Now I admit I have heard this and said this and even told it to some of my students (in the hopefully more positive framework of: you have three options and time to do two of them well --- classes, work, clubs/social. Be careful how you balance them from quarter to quarter and remember that if "classes" isn't on that list for an entire quarter you won't be here to worry about balance). But really it hadn't struck me how much I resemble the students or gen y/millenials or whatever it is. People who study today's current undergrad generation have noted that they don't see college as a "separate" time or transitional period of their lives at all, and the notion of giving up everything to narrow down to an intensely focused short period of time is foreign to them.

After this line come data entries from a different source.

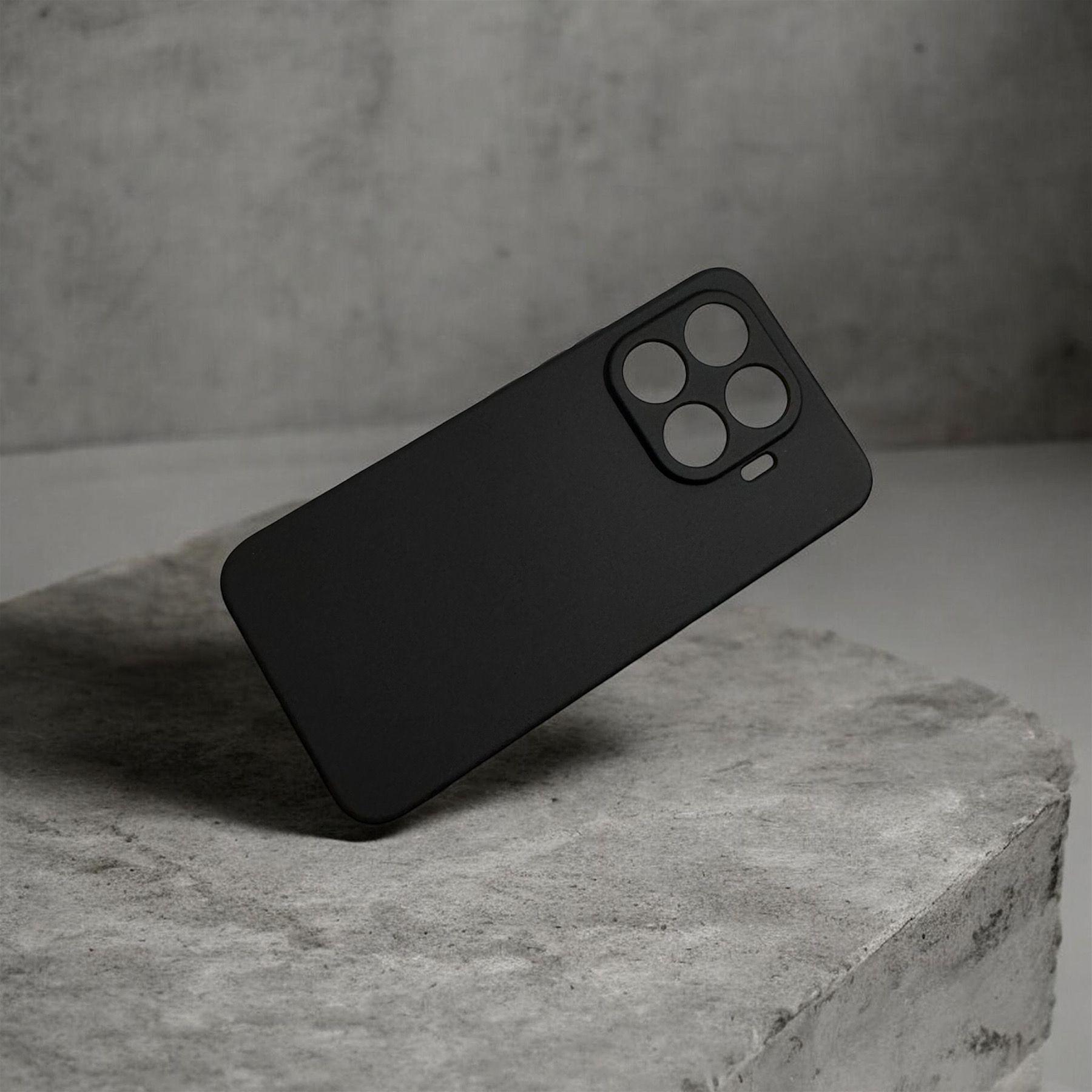Carcasa De Silicona Para Xiaomi 17T Pro Negro-3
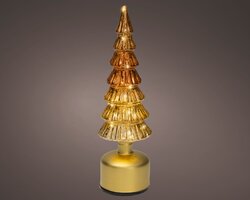 LumineoMicro LED rotating tree glas flashing effect binnen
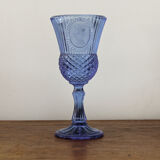 Blue molded pressed glass
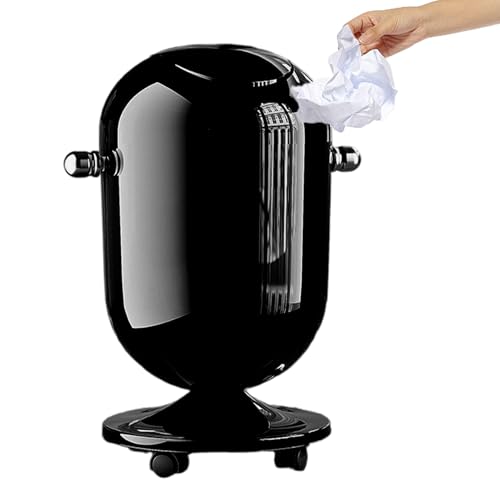 Yurosuis Mülleimer Mit Deckel - 15 Liter Küchenmülleimer Abfalleimer | Waste Bin Mit Rädern Für Badezimmer Büro Schlafzimmer Wohnung Haushalt Yurosuis Mülleimer Mit Deckel - 15 Liter Küchenmülleimer Abfalleimer | Waste Bin Mit Rädern Für Badezimmer Büro Schlafzimmer Wohnung Haushalt von Yurosuis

Now that can be bad if they spend as if they were in their 40s and in an established job (which some of mine do), but it also marks a very specific relationship to time as well. The more leisurely pace, the trend toward coming and going from college and interspersing it with tries at various businesses or traveling the world or taking vacations, or alternately grabbing a bottom-rung job and working your way up through the company and the college together, running all the aspects of time and life together with no hard boundaries or transitions. It's interesting. And shockingly similar to my style, I'm noticing. I wonder why that is --- what larger forces are producing this trend?

4 comments:

Belle said...

Well, the very idea of revisioning November creeps me out. So Cog Time will just have to live in your dimension, not mine.

Good luck with that...

Maude said...

no, no, no! i like the re-run idea, especially since, uh, i did not write word one, so i totally need a second chance. although, i like to think of the rerun idea with like an "alternate ending" attached so the outcome will be different. like a "choose your own adventure" rerun so i'm not making the same mistakes in december (strike that) november that i did last time.

i'll have to reset my watch to cogTime. i like it.

kermitthefrog said...

I'm on CogTime for the next two weeks, after which I will mysteriously jump to mid-December. Kind of like the Gregorian calendar reform, except just for me.

Sisyphus said...

Join me! Come to the dark side --- the Cog Time side! Mwhahahahahaha!